For the aforementioned reasons, there is a desire for system and method for machine learning (ML) model development suitable for users without domain expertise or specialized expertise in particular model types. Described herein are methods and systems that assist machine learning model development using automated tools. Disclosed embodiments enable discovery of new features and feature combinations without human intervention in iterative model development. Disclosed embodiments aim to reduce model complexity via minimized feature use and feature engineering. Search space reduction procedures may support optimized feature engineering. An exhaustive testing strategy may avoid human-based predispositions in model development.
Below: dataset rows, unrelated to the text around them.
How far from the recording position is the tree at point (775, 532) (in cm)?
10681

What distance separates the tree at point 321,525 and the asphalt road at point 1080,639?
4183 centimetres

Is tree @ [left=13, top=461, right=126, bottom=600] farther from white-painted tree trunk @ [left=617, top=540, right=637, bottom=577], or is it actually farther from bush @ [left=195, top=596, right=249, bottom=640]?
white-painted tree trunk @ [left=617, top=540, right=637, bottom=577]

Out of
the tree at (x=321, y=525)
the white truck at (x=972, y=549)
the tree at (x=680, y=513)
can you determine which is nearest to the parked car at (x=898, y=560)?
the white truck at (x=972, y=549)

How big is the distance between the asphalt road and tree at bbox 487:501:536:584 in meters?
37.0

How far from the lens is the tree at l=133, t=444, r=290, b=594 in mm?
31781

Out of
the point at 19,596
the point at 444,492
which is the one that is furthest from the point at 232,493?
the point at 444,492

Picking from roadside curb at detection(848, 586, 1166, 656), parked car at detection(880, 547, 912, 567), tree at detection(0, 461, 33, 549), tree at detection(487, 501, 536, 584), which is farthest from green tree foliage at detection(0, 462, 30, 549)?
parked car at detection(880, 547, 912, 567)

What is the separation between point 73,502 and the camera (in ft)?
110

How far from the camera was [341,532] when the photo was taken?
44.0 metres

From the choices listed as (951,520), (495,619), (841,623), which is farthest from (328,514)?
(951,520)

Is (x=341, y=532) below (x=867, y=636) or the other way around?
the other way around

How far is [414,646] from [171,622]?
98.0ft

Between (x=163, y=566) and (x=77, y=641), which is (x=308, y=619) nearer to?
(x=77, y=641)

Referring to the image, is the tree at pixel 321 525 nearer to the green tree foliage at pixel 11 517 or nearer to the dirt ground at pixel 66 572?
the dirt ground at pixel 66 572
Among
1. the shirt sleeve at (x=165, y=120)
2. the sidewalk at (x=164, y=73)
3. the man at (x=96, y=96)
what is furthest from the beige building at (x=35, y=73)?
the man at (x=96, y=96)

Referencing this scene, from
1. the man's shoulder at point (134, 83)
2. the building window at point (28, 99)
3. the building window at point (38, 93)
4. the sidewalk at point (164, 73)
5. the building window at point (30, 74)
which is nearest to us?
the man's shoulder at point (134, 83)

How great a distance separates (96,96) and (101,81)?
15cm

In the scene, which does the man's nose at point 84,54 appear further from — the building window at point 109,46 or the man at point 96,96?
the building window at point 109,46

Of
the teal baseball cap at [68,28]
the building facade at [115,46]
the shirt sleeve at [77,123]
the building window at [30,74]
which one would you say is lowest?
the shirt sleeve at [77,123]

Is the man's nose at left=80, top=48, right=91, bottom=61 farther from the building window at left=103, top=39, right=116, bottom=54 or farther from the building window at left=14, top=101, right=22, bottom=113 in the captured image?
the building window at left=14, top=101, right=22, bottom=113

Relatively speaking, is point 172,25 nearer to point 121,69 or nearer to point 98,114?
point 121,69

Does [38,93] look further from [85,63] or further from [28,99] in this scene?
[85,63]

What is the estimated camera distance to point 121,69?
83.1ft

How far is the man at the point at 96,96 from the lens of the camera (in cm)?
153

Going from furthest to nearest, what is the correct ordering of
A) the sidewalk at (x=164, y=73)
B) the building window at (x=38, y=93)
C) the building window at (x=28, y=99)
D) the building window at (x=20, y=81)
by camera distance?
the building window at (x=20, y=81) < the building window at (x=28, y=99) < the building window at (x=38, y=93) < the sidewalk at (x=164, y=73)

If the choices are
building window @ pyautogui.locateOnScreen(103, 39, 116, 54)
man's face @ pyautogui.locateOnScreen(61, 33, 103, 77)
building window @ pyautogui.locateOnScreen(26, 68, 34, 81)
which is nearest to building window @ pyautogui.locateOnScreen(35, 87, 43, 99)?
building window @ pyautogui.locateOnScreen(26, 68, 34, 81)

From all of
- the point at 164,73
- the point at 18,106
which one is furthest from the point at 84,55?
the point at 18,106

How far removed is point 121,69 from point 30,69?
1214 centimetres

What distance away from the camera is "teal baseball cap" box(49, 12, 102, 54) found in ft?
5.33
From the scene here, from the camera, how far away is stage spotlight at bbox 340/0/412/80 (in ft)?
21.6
In disclosed embodiments, computer-automated tools to assist machine learning model development may be suitable for users without domain expertise or specialized expertise in particular model types. An initial grid search via gradient boosting may be applied to a source data set and target to generate a reduced search space including prioritized set of features ranked by importance value. A genetic algorithm may search the supervised learning classification problem space with various model choices and feature engineering. Model test techniques may include test machine learning models, test hyperparameters, and test network architectures.
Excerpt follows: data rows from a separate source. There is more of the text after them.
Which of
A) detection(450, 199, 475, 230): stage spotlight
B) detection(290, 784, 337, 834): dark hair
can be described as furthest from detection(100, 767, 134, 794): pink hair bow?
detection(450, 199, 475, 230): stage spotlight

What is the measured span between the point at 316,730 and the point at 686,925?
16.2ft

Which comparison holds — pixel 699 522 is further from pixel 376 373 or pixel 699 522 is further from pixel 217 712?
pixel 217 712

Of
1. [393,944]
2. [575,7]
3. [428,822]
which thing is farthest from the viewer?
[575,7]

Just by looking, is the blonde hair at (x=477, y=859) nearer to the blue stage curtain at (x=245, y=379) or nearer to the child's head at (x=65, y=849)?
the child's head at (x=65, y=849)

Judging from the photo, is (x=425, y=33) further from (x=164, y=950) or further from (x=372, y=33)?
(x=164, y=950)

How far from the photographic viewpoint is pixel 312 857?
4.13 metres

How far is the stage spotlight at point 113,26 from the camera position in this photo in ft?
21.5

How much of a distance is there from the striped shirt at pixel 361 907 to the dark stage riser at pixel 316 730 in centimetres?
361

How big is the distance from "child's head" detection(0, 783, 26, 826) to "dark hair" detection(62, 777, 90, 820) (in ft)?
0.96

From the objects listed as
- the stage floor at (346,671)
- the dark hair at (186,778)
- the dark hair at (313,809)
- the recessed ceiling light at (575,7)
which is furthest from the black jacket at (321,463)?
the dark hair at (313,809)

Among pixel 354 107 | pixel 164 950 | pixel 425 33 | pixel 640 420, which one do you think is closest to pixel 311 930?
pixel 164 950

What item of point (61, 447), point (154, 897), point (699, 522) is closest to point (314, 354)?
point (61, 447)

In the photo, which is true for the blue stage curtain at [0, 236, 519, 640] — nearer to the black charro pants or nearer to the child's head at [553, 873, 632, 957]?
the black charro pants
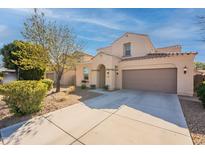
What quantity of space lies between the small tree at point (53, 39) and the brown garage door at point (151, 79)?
6.25m

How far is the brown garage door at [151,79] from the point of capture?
1058 centimetres

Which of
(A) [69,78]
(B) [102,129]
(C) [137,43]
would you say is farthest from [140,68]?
(A) [69,78]

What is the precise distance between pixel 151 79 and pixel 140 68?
5.27 ft

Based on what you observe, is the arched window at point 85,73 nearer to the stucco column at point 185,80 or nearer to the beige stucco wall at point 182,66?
the beige stucco wall at point 182,66

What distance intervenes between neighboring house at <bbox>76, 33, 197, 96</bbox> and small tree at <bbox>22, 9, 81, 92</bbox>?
453 cm

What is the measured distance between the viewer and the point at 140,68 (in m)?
12.3

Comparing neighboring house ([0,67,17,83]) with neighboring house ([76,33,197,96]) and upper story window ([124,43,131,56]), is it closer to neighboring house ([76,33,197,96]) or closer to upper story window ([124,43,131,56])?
neighboring house ([76,33,197,96])

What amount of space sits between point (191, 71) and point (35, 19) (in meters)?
12.9

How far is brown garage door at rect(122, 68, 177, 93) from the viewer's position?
10.6m

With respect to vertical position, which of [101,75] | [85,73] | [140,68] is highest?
[140,68]

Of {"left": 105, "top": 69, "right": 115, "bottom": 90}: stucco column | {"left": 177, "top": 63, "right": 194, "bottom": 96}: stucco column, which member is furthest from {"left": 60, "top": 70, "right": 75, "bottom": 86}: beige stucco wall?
{"left": 177, "top": 63, "right": 194, "bottom": 96}: stucco column

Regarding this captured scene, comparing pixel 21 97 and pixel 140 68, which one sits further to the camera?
pixel 140 68

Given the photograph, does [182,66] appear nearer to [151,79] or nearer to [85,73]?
[151,79]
In various embodiments, feature engineering may generate new features. Feature engineering may employ feature combinations, scaling, normalization, and feature convolutions. ML model development may promote feature populations with fitness scores satisfying a defined threshold. ML model development may apply a genetic operator to promoted feature populations including one or more of crossover, mutation, and selection. Iterative development of machine learning models may yield pre-trained models, which may include code for deployment of production models. In an embodiment, the heuristic operational network generates materialized code for model development. The materialized code may be executed during iterative operation of the heuristic operational network from a command line using a limited codebase.
In an embodiment, a method of training a first model comprises executing, by a processor, a second computer model to identify a set of features within a training dataset where each feature within the set of features has an importance value that satisfies a threshold, the importance value corresponding to a relevance to a target value generated by the first computer model being trained using the training dataset; calculating, by the processor, a score for each feature within the set of features by applying each feature within the set of features to a plurality of artificial intelligence model training technique within a set of artificial intelligence model training techniques, wherein the score for each feature is associated with the feature and a corresponding artificial intelligence model training technique; and training, by the processor, the first computer model using a subset of the set of features having a fitness score satisfying a threshold using at least one artificial intelligence model training technique within the set of artificial intelligence model training techniques that corresponds to the subset of the set of features.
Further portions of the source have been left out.